For the first time in several weeks the big news on the energy front isn’t about the cold weather – though that’s likely to return before the winter is through. This week’s biggest energy story looks a little further into the future. Three years to be exact, when the region’s grid operator says there will be a shortfall of the energy we’re likely to need.
This scenario is years in the making and will take years to solve. Market conditions, aging facilities, and a lack of new energy projects on the horizon are all factors that add up to a shortfall. Power plants are closing but, because of the regulatory process and other hurdles, projects that could make up for their loss are still years from coming online.
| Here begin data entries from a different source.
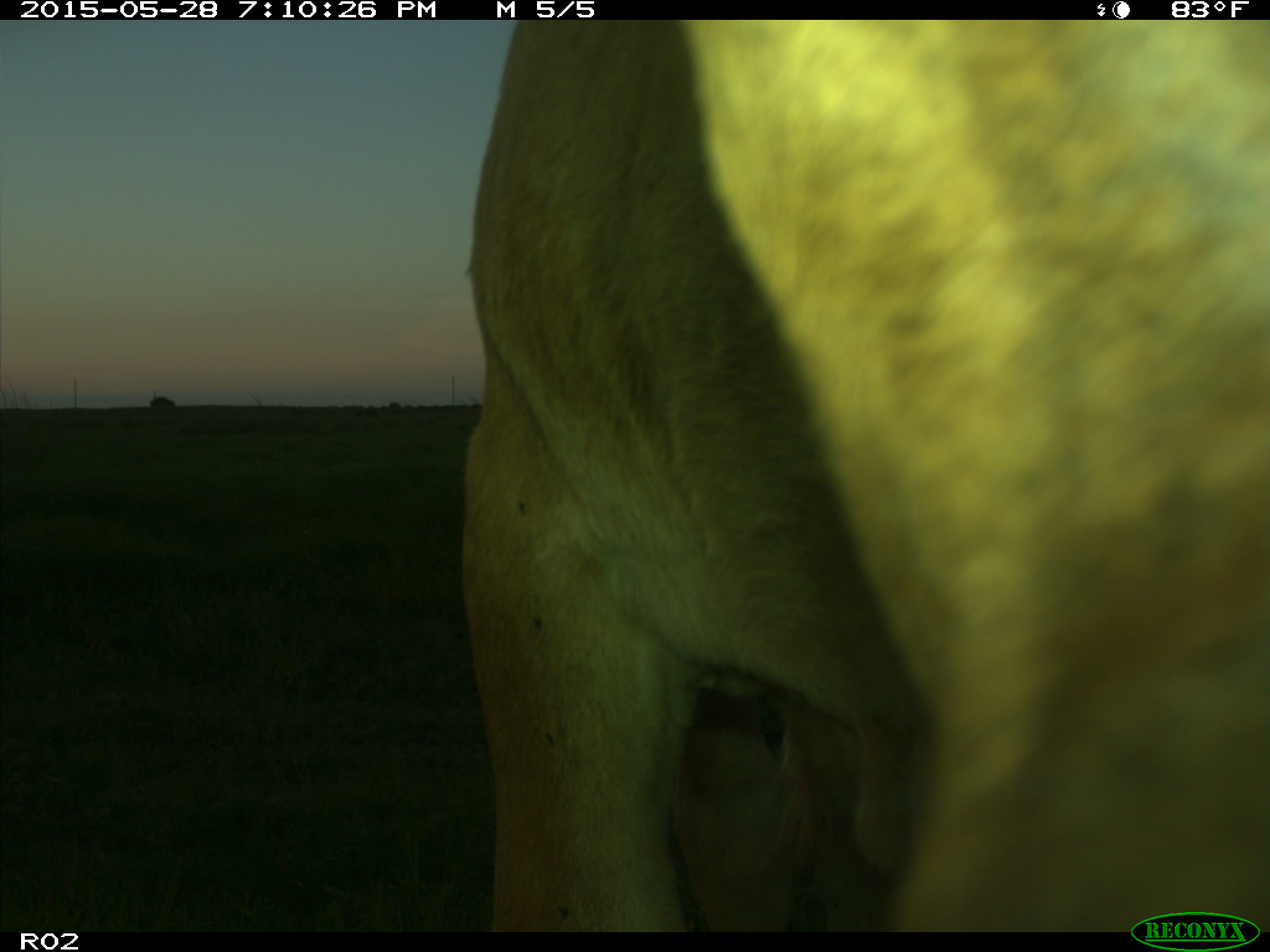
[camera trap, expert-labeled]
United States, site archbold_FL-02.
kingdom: Animalia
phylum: Chordata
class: Mammalia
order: Artiodactyla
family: Bovidae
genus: Bos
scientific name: Bos taurus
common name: domestic cow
Bos taurus (domestic cow).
We need more sources of power, we need them to be diverse and renewable, and we need to be working on them now. Here’s a look at the problems darkening New England’s energy outlook:
The Nashua Telegraph’s “Granite Geek” takes a comprehensive look at all the factors that played into this year’s energy futures auction and the projected 2017 capacity shortfall.
The capacity shortfall anticipated for 2017 will have an impact on prices for most utility consumers. NHPR explains the relationship between the lower supply and higher energy costs.
New England will lose 600 megawatts of power when the Vermont Yankee power plant shuts down this year. The company that owns that plant, and another in Massachusetts, warns in this Forbes article that the region’s over-reliance on a single fuel source like natural gas threatens the viability of other power producers.
Despite warnings of blackouts and other complications, the owners of Brayton Point in Massachusetts have set a closing date of June 1st, 2017. As reported on South Coast Today, the company expects other projects would come on line that would eliminate the need to keep running.
There are as many as 10 proposals for new or expanded natural gas pipeline in New England, but much of that new energy won’t be available until 2018 at the earliest. Meanwhile, as Bloomberg Businessweek points out, power plants use of natural gas has jumped from producing 30% of our electricity in 2001 to 52% today, without a single new pipeline being built.